Return, for a moment, to the Jevons Paradox and the history of light. There is a deep structural similarity between what happened with illumination and what happened with marginalism itself.

Jevons made economic theory more efficient — more compact, more rigorous, more powerful per unit of intellectual effort. You might have expected this to mean that less theorizing would be needed, that economics would settle into a stable body of established truths. Instead, cheaper theory meant more theory. The efficiency of Jevons's mathematical approach opened up vast new domains of application. Economics expanded into every corner of social life — into law, politics, family structure, crime, religion — precisely because the marginal framework made it cheap to generate economic analyses of almost anything. [C15] The Jevons Paradox applies not only to coal and light and computing power. It applies to ideas themselves. Make a mode of thought more efficient, and you do not get less thinking. You get Times Square.
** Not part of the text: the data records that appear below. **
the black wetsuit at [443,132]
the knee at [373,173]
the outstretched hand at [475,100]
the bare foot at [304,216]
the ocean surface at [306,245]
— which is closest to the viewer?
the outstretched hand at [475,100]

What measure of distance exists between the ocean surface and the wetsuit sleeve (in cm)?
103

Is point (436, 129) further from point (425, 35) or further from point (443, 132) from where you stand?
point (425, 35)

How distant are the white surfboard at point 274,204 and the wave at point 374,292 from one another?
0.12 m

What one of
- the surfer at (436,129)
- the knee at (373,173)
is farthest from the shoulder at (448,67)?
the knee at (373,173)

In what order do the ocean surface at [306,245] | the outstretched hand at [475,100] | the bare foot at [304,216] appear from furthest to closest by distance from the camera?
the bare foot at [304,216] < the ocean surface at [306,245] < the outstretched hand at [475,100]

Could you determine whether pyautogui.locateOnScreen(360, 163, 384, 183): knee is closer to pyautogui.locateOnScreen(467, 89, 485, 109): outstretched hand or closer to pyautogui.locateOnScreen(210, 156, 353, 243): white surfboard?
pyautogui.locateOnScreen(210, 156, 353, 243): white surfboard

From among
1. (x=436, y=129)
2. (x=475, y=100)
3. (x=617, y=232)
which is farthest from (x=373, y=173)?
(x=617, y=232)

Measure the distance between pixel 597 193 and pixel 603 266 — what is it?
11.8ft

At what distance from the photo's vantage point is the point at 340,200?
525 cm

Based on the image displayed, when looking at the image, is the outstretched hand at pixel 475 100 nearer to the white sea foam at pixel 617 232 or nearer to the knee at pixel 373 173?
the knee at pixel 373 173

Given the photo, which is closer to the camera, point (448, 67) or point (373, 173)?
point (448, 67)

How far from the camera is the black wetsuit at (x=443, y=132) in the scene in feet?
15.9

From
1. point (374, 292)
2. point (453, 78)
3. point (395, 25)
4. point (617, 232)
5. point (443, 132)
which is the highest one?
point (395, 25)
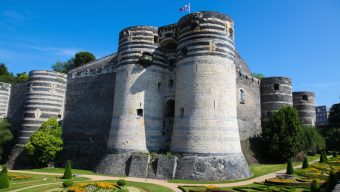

Satya Nadella was right to invoke Jevons in January 2025. But the paradox runs even deeper than he suggested. It is not merely that cheaper AI will produce more AI. It is that every great efficiency gain in history — in energy, in illumination, in computation, in economic reasoning itself — has followed the same pattern. We do not economize on what becomes cheap. We feast. The Babylonian with his sesame lamp could not have imagined Times Square. Jevons with his coal tables could not have imagined a world saturated with marginal analysis. But the logic was already there, waiting, in the simple observation that when something becomes easier, we do not do less of it. We discover, at last, how much of it we always wanted to do.